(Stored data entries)
______________________________

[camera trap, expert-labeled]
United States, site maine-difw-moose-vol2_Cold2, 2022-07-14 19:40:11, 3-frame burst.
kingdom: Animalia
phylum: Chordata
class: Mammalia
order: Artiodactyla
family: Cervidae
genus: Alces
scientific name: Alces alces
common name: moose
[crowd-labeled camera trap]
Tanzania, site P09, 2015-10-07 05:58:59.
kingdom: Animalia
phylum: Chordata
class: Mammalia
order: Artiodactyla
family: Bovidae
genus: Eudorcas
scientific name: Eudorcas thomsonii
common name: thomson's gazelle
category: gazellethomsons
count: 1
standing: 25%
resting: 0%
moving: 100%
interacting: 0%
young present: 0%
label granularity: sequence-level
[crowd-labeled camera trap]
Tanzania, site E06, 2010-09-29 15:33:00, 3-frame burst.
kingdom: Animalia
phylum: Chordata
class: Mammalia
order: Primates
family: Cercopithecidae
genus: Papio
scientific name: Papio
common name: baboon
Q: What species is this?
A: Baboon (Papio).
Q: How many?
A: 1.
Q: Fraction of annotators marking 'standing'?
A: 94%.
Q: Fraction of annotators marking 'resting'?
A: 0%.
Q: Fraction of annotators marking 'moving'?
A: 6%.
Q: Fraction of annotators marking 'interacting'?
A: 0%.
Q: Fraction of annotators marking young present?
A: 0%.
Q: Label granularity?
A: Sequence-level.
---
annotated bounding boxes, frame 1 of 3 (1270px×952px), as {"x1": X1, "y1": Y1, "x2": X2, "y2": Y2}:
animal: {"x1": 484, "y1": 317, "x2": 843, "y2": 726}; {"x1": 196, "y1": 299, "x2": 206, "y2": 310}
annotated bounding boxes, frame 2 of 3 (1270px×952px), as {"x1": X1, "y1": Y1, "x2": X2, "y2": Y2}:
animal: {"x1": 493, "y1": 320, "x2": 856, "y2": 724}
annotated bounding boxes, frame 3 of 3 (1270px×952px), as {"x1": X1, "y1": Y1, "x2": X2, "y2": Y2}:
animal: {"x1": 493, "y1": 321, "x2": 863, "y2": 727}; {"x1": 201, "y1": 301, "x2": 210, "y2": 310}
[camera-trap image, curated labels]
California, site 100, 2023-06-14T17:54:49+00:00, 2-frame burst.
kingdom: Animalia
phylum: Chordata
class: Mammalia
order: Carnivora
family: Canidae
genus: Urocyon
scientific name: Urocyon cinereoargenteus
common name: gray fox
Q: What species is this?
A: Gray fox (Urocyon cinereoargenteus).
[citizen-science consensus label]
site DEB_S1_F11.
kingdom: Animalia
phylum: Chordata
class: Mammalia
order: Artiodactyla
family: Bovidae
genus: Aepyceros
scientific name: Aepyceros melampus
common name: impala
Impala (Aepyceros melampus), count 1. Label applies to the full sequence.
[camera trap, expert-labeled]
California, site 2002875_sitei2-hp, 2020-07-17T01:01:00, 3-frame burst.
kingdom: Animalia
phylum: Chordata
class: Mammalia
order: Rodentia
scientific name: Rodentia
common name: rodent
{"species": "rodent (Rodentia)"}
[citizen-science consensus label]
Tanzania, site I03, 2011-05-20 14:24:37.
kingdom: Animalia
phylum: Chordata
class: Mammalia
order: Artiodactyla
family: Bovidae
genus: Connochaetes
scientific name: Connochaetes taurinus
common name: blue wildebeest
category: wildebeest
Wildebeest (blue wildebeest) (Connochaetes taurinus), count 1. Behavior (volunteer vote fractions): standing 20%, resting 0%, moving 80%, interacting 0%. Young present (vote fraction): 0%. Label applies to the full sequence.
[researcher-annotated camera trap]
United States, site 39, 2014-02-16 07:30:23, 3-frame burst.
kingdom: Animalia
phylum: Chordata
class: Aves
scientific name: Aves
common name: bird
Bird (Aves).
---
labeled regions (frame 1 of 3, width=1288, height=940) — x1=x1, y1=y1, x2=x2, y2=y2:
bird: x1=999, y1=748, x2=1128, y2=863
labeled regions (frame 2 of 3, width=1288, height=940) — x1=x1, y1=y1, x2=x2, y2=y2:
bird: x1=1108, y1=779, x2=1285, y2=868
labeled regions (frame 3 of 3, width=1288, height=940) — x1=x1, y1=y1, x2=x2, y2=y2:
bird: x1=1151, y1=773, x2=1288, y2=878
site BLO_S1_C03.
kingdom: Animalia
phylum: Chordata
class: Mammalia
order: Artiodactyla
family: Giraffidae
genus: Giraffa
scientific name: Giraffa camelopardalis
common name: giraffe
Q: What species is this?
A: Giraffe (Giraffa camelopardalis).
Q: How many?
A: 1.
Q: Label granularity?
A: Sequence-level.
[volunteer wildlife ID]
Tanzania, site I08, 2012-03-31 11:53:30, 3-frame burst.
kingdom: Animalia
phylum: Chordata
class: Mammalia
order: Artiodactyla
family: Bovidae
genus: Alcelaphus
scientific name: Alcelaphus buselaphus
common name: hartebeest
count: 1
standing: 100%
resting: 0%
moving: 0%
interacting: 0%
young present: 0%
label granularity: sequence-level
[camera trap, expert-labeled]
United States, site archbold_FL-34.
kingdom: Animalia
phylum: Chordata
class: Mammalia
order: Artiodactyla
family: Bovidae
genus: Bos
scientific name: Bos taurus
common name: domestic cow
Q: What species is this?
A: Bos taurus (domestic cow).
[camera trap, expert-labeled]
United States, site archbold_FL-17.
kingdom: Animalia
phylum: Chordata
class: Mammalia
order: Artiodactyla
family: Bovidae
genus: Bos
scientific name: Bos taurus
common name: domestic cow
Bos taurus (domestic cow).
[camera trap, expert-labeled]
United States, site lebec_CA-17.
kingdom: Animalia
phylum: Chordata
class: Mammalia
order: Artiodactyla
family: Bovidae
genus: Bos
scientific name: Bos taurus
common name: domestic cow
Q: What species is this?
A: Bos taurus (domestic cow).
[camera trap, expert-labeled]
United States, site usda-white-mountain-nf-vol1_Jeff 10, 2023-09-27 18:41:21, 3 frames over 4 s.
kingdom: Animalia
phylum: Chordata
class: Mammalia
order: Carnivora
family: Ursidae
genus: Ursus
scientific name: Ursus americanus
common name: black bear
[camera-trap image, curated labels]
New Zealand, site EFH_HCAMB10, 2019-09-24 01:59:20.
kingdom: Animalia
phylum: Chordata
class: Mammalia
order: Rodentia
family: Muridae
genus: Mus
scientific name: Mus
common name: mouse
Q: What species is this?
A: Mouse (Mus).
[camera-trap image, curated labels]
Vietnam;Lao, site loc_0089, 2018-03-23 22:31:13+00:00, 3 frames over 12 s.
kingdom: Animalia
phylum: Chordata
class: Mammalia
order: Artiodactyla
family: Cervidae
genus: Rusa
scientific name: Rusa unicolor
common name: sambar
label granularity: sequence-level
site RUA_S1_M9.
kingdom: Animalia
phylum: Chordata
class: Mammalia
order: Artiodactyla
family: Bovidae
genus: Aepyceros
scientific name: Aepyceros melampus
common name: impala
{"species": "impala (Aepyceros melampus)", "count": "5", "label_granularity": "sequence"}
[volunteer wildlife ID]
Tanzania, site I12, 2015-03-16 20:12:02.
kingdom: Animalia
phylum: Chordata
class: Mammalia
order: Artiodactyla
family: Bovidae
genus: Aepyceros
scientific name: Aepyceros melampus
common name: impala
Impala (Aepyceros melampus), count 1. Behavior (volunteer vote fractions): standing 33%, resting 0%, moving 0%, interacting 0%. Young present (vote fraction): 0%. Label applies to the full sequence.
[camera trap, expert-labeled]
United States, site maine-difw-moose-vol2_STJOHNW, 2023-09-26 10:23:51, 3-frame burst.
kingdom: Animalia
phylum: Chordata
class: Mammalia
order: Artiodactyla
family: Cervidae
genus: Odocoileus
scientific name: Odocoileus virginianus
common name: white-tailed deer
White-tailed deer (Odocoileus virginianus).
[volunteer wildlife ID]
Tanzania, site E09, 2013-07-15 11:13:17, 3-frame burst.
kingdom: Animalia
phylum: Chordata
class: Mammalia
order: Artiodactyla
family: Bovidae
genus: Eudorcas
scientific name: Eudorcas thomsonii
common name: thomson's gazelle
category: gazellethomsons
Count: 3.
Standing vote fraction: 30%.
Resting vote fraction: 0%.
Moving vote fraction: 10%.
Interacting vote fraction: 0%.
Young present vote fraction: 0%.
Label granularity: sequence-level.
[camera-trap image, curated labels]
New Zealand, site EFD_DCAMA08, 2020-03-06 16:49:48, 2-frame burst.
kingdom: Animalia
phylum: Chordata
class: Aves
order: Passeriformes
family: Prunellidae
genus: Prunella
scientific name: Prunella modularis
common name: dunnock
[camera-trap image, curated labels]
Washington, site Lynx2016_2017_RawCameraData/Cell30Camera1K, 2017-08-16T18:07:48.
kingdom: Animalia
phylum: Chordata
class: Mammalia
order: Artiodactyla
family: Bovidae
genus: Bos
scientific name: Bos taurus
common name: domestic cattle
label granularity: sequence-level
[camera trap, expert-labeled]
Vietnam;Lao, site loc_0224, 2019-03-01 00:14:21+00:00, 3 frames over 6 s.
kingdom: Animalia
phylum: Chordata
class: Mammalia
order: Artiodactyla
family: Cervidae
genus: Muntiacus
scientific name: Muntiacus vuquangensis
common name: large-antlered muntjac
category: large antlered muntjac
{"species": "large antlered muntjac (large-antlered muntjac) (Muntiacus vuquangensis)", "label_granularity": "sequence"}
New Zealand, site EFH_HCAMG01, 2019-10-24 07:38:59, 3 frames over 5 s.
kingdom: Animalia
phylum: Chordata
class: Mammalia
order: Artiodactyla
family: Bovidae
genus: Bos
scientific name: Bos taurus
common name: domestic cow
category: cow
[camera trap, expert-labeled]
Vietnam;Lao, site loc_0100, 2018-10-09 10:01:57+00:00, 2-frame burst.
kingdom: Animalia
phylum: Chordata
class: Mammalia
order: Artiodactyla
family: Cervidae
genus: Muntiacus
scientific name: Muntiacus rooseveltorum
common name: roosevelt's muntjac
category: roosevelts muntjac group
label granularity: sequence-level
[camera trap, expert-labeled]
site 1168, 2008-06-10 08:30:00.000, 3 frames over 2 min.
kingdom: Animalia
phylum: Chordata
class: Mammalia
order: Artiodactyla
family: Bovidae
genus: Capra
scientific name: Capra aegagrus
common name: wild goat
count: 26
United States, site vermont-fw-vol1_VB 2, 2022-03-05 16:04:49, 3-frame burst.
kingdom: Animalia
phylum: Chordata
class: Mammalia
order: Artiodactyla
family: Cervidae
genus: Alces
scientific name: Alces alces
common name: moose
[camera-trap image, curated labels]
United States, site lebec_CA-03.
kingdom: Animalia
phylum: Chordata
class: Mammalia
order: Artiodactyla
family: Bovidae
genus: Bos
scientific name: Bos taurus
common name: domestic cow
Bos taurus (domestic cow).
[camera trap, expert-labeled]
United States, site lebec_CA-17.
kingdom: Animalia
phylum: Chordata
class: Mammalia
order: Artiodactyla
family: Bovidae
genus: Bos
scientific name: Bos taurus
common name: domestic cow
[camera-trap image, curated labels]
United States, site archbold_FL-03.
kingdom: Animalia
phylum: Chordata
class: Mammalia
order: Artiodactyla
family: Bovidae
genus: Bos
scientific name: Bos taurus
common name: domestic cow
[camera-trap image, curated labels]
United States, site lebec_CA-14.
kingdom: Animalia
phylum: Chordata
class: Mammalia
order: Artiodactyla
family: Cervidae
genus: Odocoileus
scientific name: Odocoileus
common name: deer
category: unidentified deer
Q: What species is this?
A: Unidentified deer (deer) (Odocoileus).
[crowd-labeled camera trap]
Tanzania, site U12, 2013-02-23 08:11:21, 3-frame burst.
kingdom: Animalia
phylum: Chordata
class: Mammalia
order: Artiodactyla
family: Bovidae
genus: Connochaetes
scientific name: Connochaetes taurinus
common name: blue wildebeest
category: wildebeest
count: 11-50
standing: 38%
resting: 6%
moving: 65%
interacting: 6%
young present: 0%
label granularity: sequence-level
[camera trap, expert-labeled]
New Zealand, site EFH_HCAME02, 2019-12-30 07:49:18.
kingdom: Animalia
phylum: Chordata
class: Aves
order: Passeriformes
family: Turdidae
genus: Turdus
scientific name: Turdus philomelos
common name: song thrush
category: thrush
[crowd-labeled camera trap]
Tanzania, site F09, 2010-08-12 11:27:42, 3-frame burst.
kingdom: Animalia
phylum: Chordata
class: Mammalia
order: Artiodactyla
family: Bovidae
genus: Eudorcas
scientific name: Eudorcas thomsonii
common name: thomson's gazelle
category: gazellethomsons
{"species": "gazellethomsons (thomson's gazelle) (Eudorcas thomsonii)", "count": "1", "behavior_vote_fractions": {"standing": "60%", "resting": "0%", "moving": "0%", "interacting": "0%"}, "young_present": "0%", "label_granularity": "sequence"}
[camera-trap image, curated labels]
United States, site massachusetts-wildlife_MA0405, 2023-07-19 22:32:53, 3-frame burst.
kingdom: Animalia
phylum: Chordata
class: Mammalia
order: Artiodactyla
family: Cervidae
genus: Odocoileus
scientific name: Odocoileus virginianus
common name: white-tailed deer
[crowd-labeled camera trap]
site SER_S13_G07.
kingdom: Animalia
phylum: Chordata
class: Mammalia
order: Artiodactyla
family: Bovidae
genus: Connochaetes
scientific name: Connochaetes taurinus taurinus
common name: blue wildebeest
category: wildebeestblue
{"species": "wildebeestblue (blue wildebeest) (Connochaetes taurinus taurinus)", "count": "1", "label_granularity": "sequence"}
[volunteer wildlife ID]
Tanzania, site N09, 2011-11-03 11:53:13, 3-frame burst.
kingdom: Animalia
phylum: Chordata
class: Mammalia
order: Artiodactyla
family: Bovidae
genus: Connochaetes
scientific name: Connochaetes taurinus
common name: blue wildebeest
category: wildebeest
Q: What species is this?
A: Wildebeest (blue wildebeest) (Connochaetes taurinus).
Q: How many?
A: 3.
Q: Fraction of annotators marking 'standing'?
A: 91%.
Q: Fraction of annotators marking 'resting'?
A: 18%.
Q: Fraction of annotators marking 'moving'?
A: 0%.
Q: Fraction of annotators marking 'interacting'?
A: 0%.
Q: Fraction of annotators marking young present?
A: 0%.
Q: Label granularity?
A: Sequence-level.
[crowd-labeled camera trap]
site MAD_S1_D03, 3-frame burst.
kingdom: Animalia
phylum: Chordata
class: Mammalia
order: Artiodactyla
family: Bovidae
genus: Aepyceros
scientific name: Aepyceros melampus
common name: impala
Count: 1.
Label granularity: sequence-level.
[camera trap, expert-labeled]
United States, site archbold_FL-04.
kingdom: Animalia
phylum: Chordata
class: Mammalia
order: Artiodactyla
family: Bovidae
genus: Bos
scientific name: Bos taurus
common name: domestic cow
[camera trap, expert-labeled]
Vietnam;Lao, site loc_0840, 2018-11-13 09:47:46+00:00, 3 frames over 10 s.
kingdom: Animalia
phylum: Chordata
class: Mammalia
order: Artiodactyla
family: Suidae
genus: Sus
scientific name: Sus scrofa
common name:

______________________________

▸ **Exercise goal**
Every line above that holds the word "muntjac" is to be found and copied.

▸ **Result below**
common name: large-antlered muntjac
category: large antlered muntjac
{"species": "large antlered muntjac (large-antlered muntjac) (Muntiacus vuquangensis)", "label_granularity": "sequence"}
common name: roosevelt's muntjac
category: roosevelts muntjac group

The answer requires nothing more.